Так прошли почти два года.
Временами он отдыхал, отдыхал по-своему — за писанием обнаженного тела. Приходила Ариадна и позировала. Потом он опять принимался за картину, торопясь закончить ее всё-таки к весенней выставке.
Тянулись дни, противно похожие один на другой.
IV
Илья остановился возле красивого крылечка и позвонил. Дверь открыл Глеб Денжин. И — обрадовался.
— Ах, это вы! Это хорошо, что вспомнили. Проходите, пожалуйста…
Илья вошел.
В большой комнате, увешанной картинами и прекрасно выполненными репродукциями с работ старых мастеров живописи и скульптуры, их встретил бывший учитель Кремиева, Николай Петрович Денжин, профессор, читавший лекции по истории искусств во Вхутемасе, маленький старичок, с седой ошейником бородой, как у норвежского моряка. Поблескивая стеклами очков, он приветливо улыбнулся Кремневу.
— Неужто так заработался, голубчик, что и про учителя забыл?… Ай-ай-ай… Нехорошо, нехорошо… Садись-ка, да расскажи как твои дела.
— Да что рассказывать, Николай Петрович. Дела — так себе… Все ищу, ищу…
— Небось нашел уже, да скрываешь… Ты ведь, дьяволенок, способный. Ну-ка, скажи, что пишешь? Всё ту, старую?… Прилизал, наверное, как заправский академик? Или импрессионизм заел? Помню, как ты им увлекался… Ренуар, Мане, Сезанн… Помнишь?

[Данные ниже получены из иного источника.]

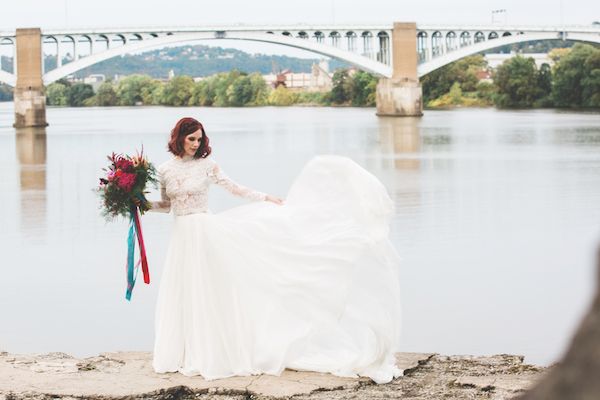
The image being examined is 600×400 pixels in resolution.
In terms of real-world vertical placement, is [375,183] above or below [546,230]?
above

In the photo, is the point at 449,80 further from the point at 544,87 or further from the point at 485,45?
the point at 485,45

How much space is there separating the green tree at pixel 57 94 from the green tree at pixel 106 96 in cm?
530

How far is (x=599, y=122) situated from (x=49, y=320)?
43.8m

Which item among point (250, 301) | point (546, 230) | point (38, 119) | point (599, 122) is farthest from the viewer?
point (38, 119)

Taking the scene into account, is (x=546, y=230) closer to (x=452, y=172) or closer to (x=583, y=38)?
(x=452, y=172)

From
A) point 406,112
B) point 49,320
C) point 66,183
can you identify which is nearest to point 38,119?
point 406,112

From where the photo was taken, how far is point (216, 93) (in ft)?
392

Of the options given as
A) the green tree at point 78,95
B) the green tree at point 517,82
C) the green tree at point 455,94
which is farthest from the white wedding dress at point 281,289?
the green tree at point 78,95

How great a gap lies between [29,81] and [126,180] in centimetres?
5944

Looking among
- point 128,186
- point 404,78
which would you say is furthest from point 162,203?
point 404,78

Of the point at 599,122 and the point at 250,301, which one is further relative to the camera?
the point at 599,122

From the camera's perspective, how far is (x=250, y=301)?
466 cm

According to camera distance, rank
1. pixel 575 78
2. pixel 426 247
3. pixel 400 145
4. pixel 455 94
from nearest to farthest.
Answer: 1. pixel 426 247
2. pixel 400 145
3. pixel 575 78
4. pixel 455 94

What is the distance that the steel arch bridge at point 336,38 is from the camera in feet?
192
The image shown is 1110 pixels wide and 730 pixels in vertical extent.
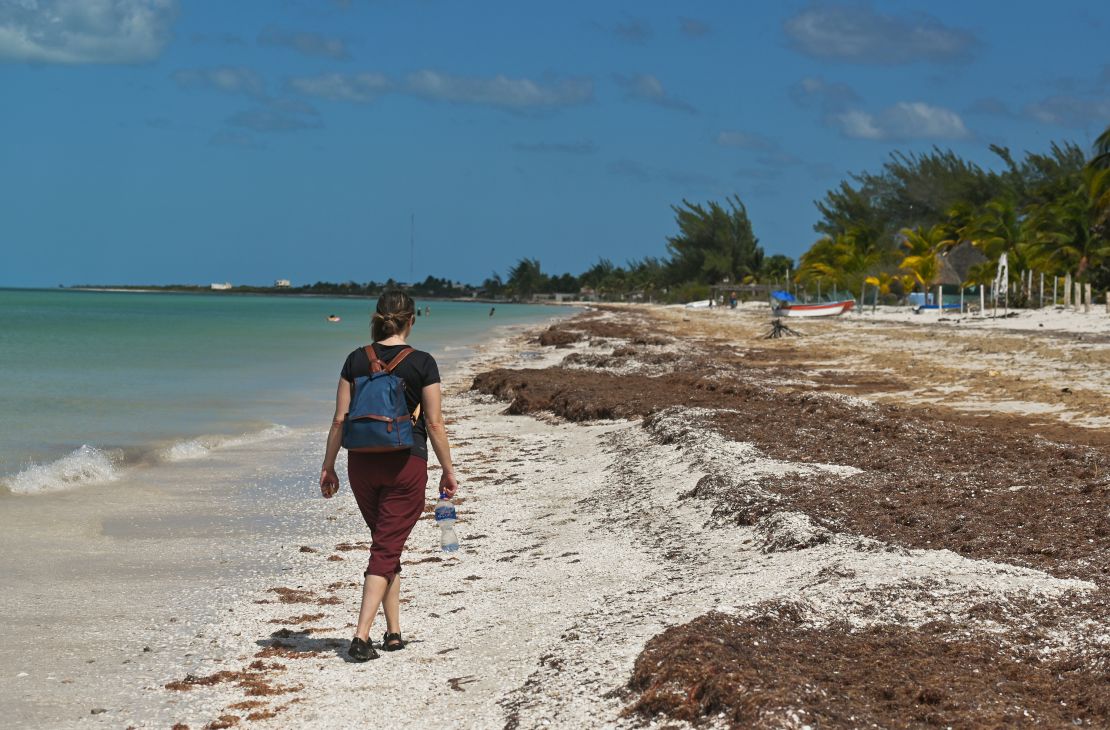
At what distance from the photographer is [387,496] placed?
5.60 m

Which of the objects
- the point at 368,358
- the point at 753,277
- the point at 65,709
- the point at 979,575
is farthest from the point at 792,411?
the point at 753,277

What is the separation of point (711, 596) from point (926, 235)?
240 ft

— Помню, — ответил Илья, закуривая папиросу. — Нет, Николай Петрович, не академизм и не импрессионизм меня заел, а… — он улыбнулся.
— Что? — вскинув голову, спросил старый Денжин.
— Социалистический реализм.
Все дружно, в том числе и Илья, рассмеялись.
— Ну, поищи, поищи его, — посоветовал Николай Петрович. — Вещь нужная… А то, брат, что-то я никак ее не уловлю. Последняя выставка совсем убила во мне надежду. Видел?
— Видел.
— Плохо, плохо, Илюша. Всё комсомолочки в платочках, дымящиеся заводские трубы, да пейзажики бледные, плохонькие, хоть и в ярком колорите.
Из соседней комнаты вошла невысокая девушка в простеньком ситцевом платье, худенькая, веснущатая, с черными, вьющимися волосами.
— А-а, вот и Маша! — воскликнул Глеб Денжин. — Знакомьтесь, пожалуйста. Это — Илья Кремнев, о котором я тебе рассказывал, Машенька. А это — она.
Показывая белые, мелкие зубы в улыбке чуть отвернутых губ, она пошутила, протягивая руку Илье:
— Вот так рекомендация, Глебушка!
Илья пожал маленькую теплую руку.
Ее светлые голубые глаза, прищуриваясь, внимательно рассматривали Илью.